Mgueni s’humecte les lèvres avant de glisser :
— D’après les « foukahas » (jurisconsultes) selon les informations en ma possession, les moyens englobent la capacité morale et physique, les frais nécessaires au voyage et à la restauration ainsi que ceux laissés à la famille pour subvenir à ses besoins le temps que dure tout le pèlerinage.
— En effet, je dispose des mêmes données. Là où ça ne tourne pas rond dans ma tête, c’est la capacité morale et physique, lança Yatim avec énervement.
— Du calme, mon ami ! C’est normal, il faut que l’être soit sain d’esprit et en bonne santé, capable de supporter le rituel du Hajj.
— Les Syriens et les Yéménites sont-ils tous des malades mentaux ?
— Mais enfin, Yatim ! Pourquoi tu dis cela ?
— Ne les empêche-t-on pas de pratiquer leur foi ? Au fait, Mgueni ! Qui est mandaté pour délivrer le certificat de capacité ?
— Cette année, même les Iraniens n’ont pas droit à ce regroupement musulman.
— A-t-on le droit et le pouvoir d’empêcher des musulmans de faire le pèlerinage ? Qui oserait un tel acte ? Ne s’agit-il pas de la Maison de Dieu et qui plus est la plus sacrée ? Je crois qu’il faut être mécréant ou appartenant au parti du Chaytane pour agir ainsi.
— Tu viens de mettre le doigt sur un grand problème. L’on ne se rend pas compte à priori, pourtant, c’est flagrant.
— Alors, lequel d’entre nous est drogué ?
— Ah ! Tu es terrible et imbattable, Yatim. Je ne suis pas le seul dans mon cas. Presque tous les musulmans sont conditionnés. Cependant, je reconnais ta pertinence, tu viens de soulever un problème existentiel vraiment épineux.
— Qui est plus injuste que celui qui empêche que soit mentionné le nom d’Allah dans les mosquées et qui les détruisent ?
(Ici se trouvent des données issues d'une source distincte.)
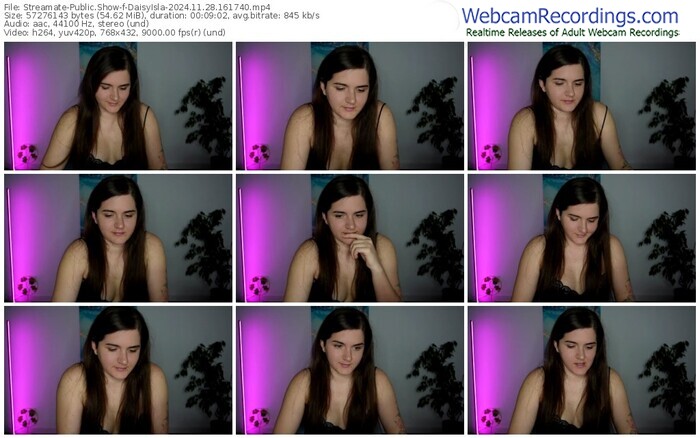 streamate-daisyisla-11-28-2024-16-17-40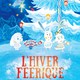 photo du film L'Hiver féerique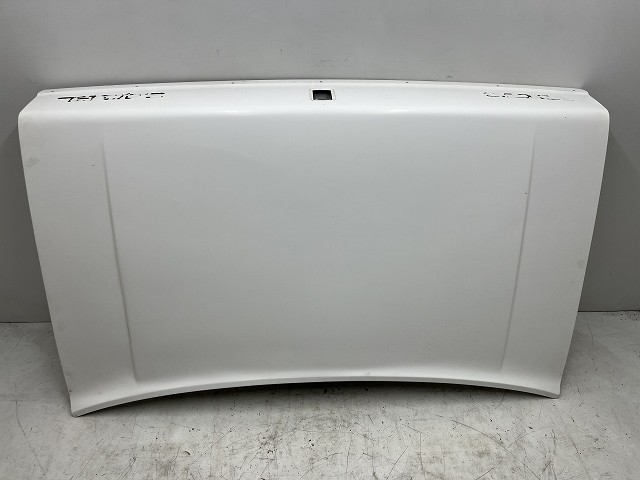 【中古】中古部品 ボルボ 200シリーズ AB230 ﾄﾗﾝｸﾘｯﾄﾞ 【3310070100-000356186615300】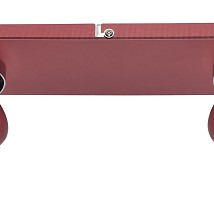 SPOT LAMPA 2XGU10 APRIL 5038 RABALUX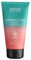 benecos Natural Basics - Körperlotion Sensitiv - Bio-Aloe Vera - 150ml - vegan - derm. getestet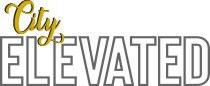 cityelevated
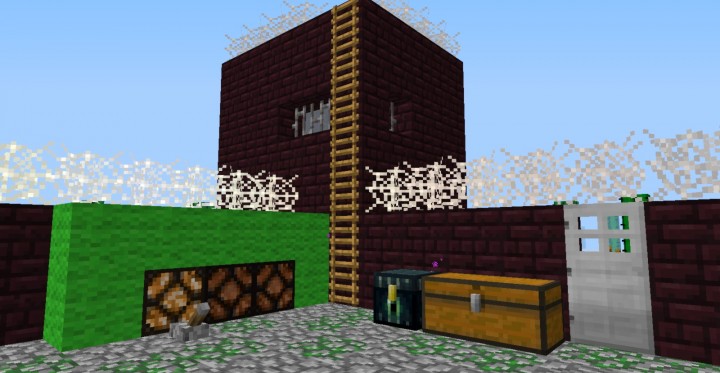 Wewillsurvive-modern-resource-pack-5.jpg
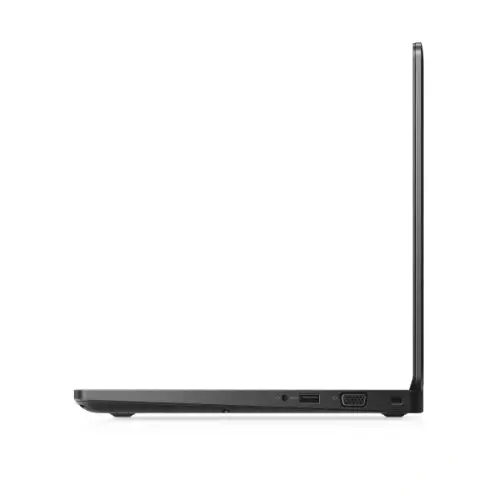 Dell Latitude Laptop | 5491 | CORE I5 - 8TH GEN | 14" HD | Win 11 | Refurbished - Image 7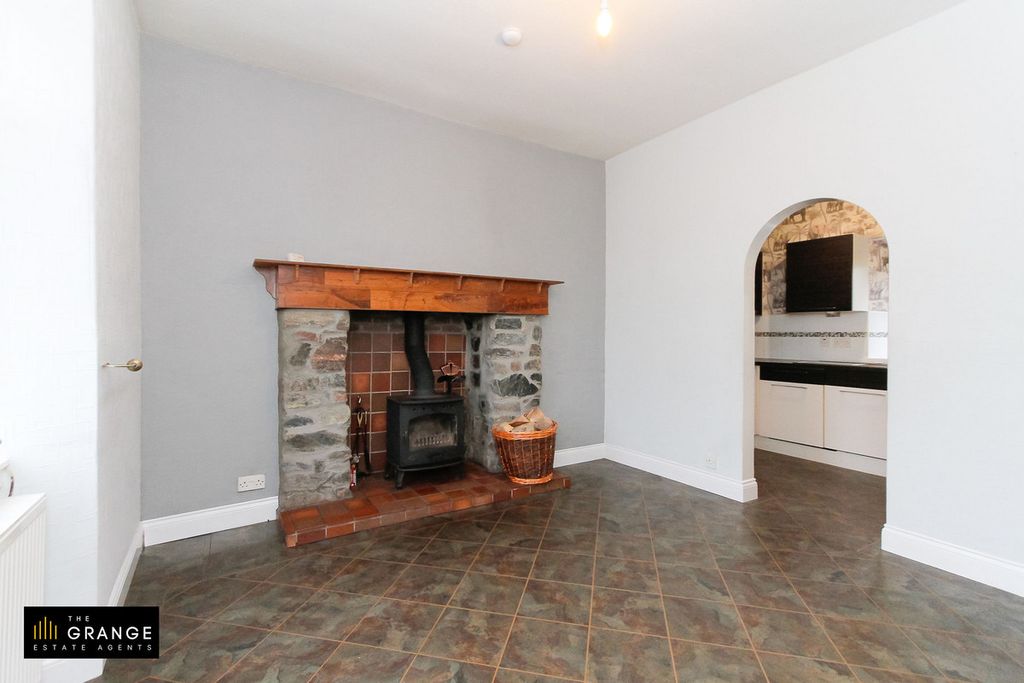 Additional image 4 of 4 bed semi-detached house for saleNewmill Road, Keith AB55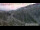 Webcam in Ghiacciaio Mölltal, 10.4 km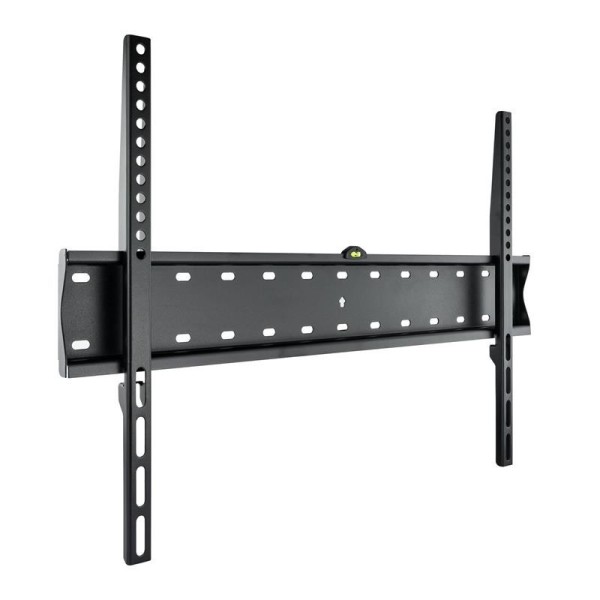 SOPORTE TV MONITOR TOOQ 37-70 40KG SLIM BLACK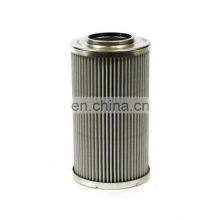 P170601 Hydraulic Oil Cartridge Filter Element Pilot Line Filter Heavy Duty thumbnail-3
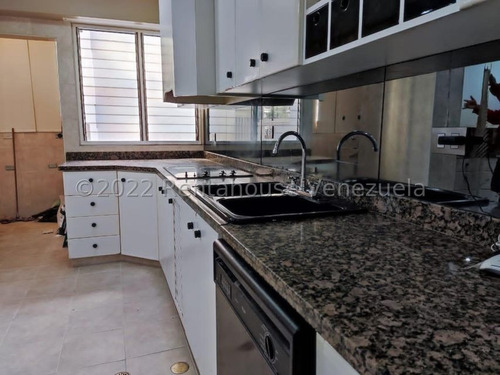 Imagen 8 de 13 de Apartamento En Venta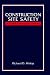 Construction Site Safety: A Guide for Managing Contractors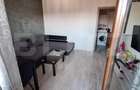Apartament cu 2 camere decomandat în Florești - 2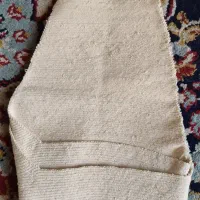 رووار ملکین درجه یک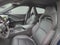 2026 Dodge Charger CHARGER SCAT PACK PLUS 4-DOOR AWD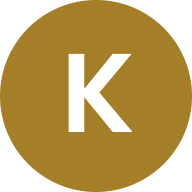 Kreativespace™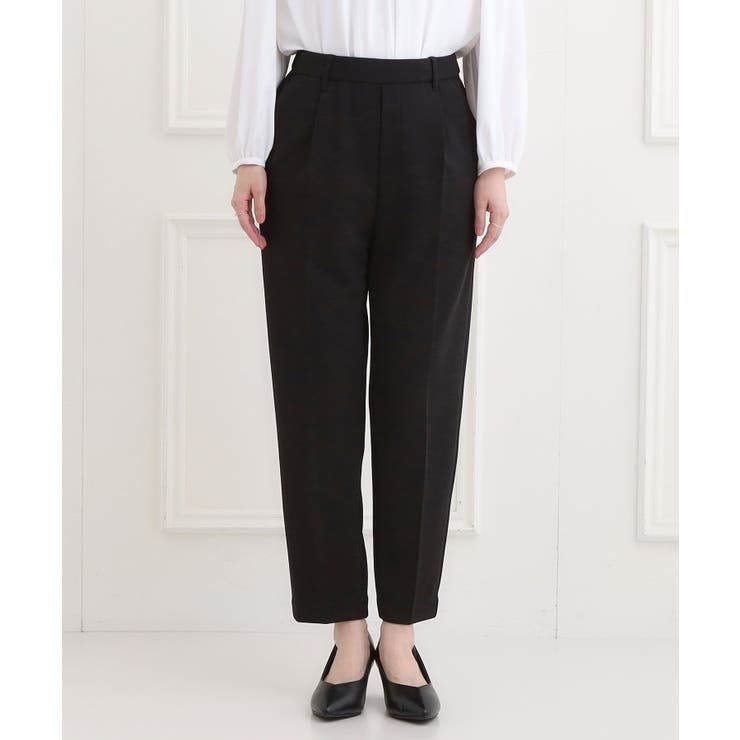 【洗濯機可 セットアップ可 S | SHOO・LA・RUE | 詳細画像20 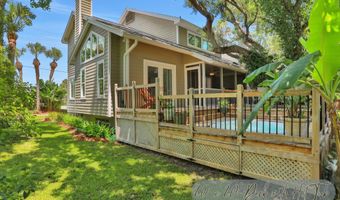 1941 SEMINOLE Rd, Atlantic Beach, FL 32233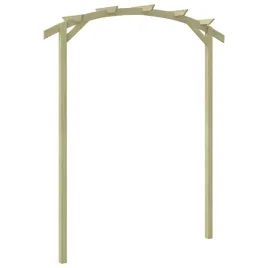 pergola-ogrodowa-z-litego-drewna-sosnowego-180x210x40-cm-zielona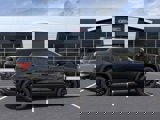 New 2026 GMC Terrain Elevation w/ Elevation Premium Package image 5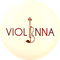 Violinna Live Academy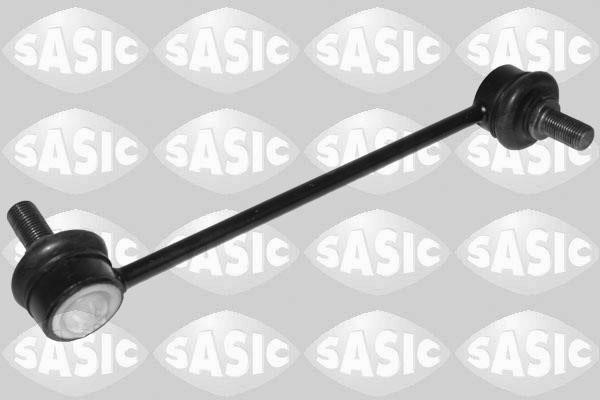 Sasic 2306329 Стійка стабілізатора переднього права 2306329: Купити в Україні - Добра ціна на EXIST.UA!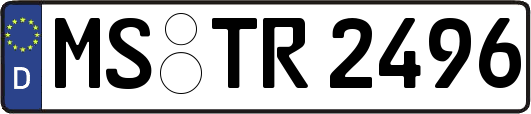 MS-TR2496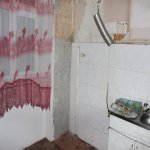 Продажа 2 комнат Вторичка, пос. Говсан, Сураханы район 10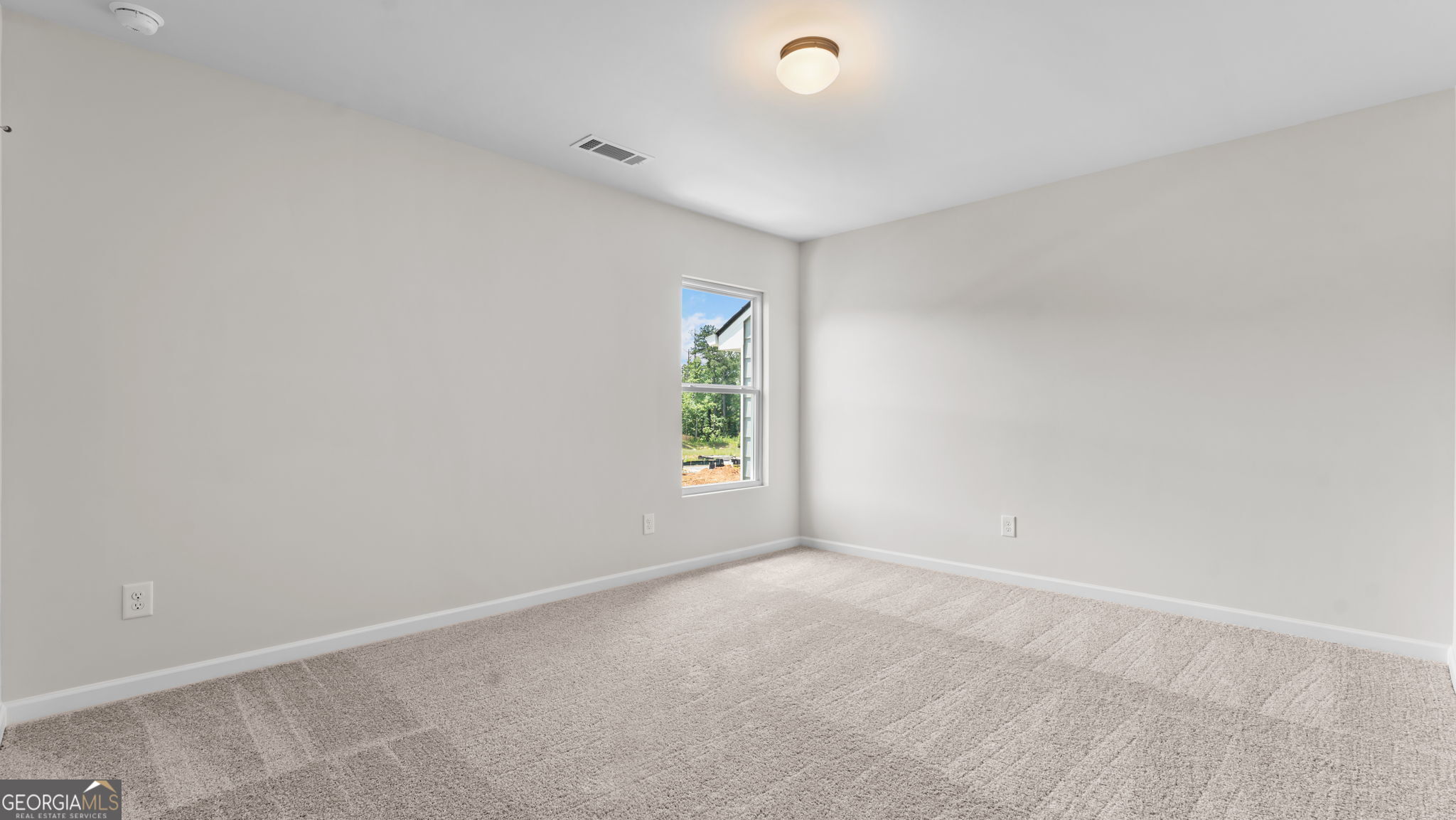 9 Umber Lane Lot 30 Property Photo 21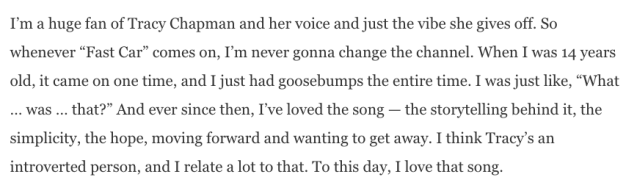 Screen Shot 2018-01-12 at 3.35.02 PM.png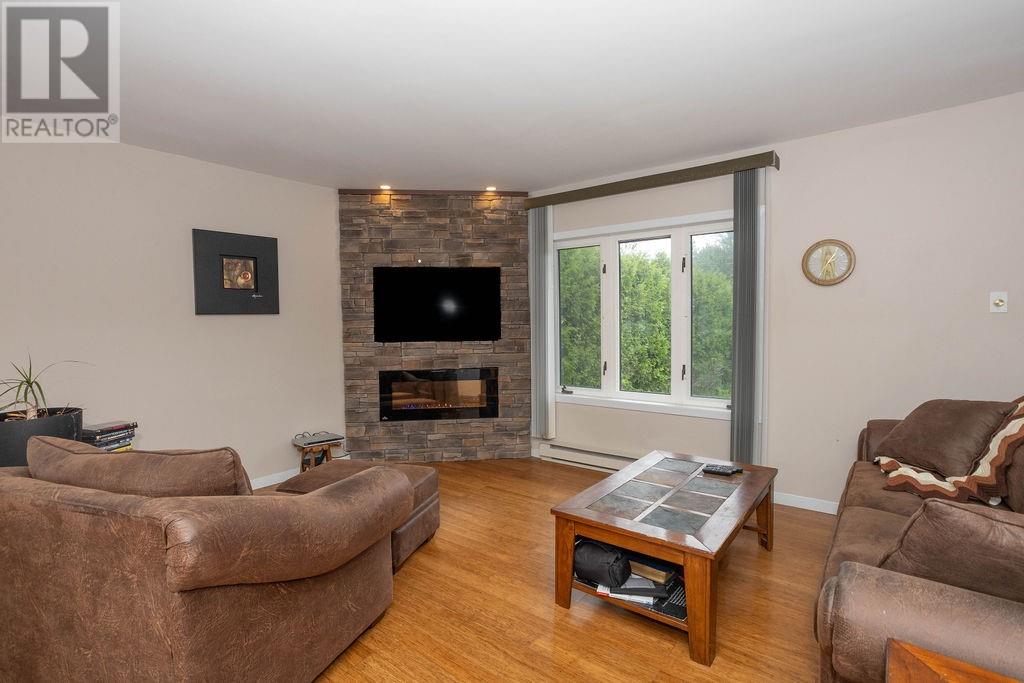 365 Caddel Road, Massey, Ontario  P0P 1P0 - Photo 10 - 2124976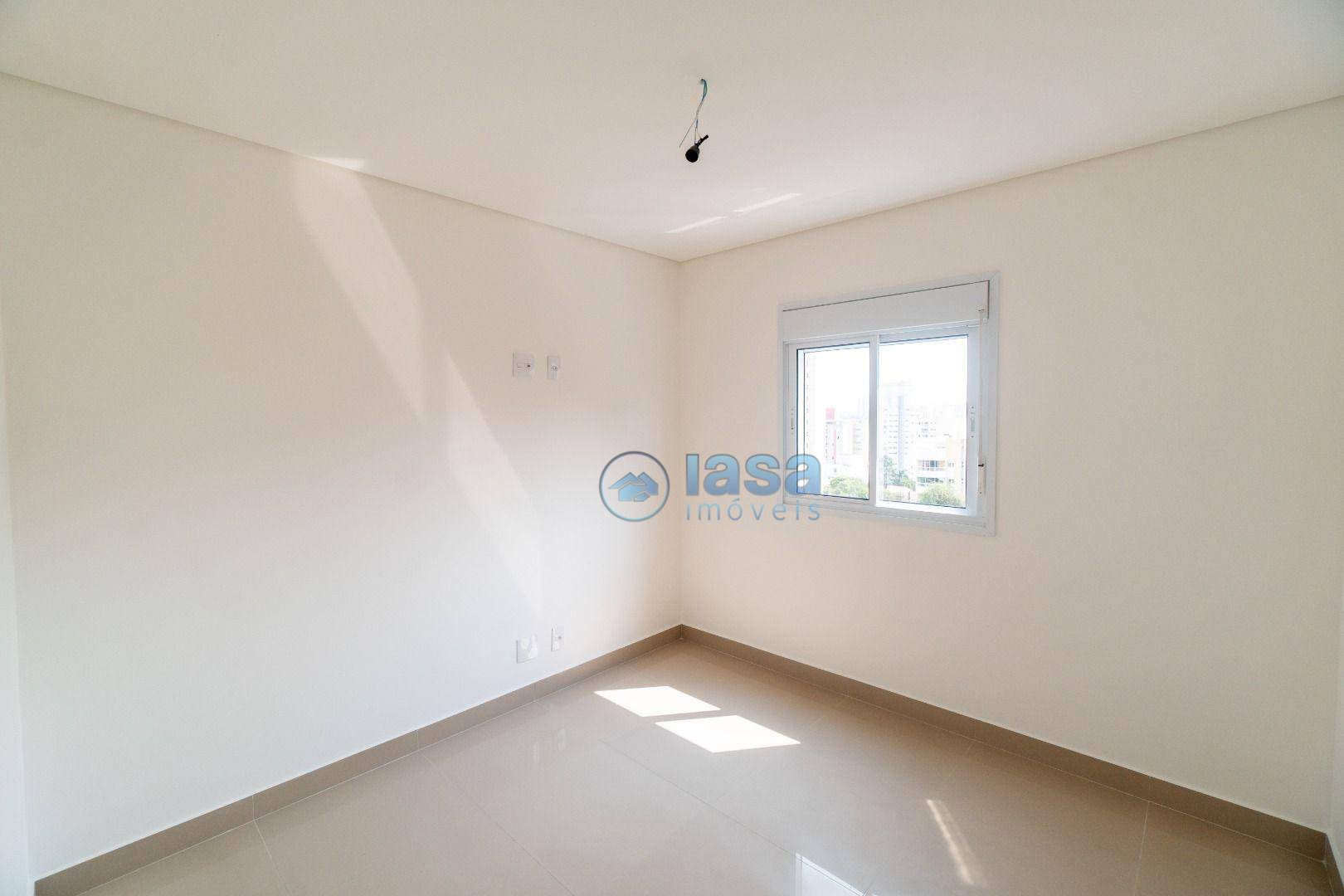 Cobertura à venda com 3 quartos, 102m² - Foto 10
— À t’entendre le formuler maintenant, tout devient évident., les Al Saoud détruisent les mosquées au Yémen et interdisent la Mosquée Sacrée aux Syriens et aux Yéménites. Cela leur colle très bien.
— Ce n’est pas moi qui le dis, Mgueni, mais je ne fais que paraphraser le saint Coran qui promet à ces tyrans un énorme châtiment.
— Oui, j’en sais un bout, moi aussi. Justement, il me vient à l’esprit un autre verset qui stipule que ceux qui mécroient et obstruent la voie d’Allah et celle de la Mosquée Sacrée que nous avons instituée pour les gens qu’ils soient résidents ou de passage et celui qui cherche à y commettre injustement un sacrilège, nous leur ferons goûter un châtiment douloureux…
— Pour rien au monde, je ne voudrais être à la place du serviteur des deux Lieux Saints. Au fait, du moment qu’on en parle, qui l’a proclamé et qui l’a investi d’une telle mission ?
— Le serviteur des deux Lieux Saints ?
— Oui ! A-t-il été élu au suffrage universel ? Les musulmans du monde entier ont-ils été convoqués à pareille investiture ? Ou bien s’est-il tout simplement autoproclamé ?
— Oh, mon Dieu ! Mais, c’est vrai ce que tu dis ! À bien y réfléchir, tous les musulmans sont concernés. Oh, ya Rabbi ! Je ne peux y croire, c’est le plus grand vol de l’histoire, la plus grande supercherie !
— Si je comprends bien, tu corrobores mes impressions et mes assertions. Finalement et tout compte fait, aucune entité ne l’a chargé d’exercer un tel mandat.
— D’accord, mais il y a un énorme problème qui surgit là. La protection des Lieux Saints et leur défense sont un impératif, tu en conviens !
— Tu me renvoies à l’époque d’Abraha l’Abyssin et son histoire avec Abd Al Mouttalib, le grand-père du prophète Mohamed que le salut soit sur lui. Les Syriens et les Yéménites représentent-ils un danger quelconque pour la Mecque et Médine ?
— Tiens, le temps passe vite ! Il est presque midi, je dois m’en aller, cher ami. Nous reprendrons cette discussion, le sujet est non seulement important, mais édifiant aussi.
— Zut ! Je dois ramener du pain à la maison, les enfants rentrent de l’école. Allez, prends soin de toi et à la prochaine.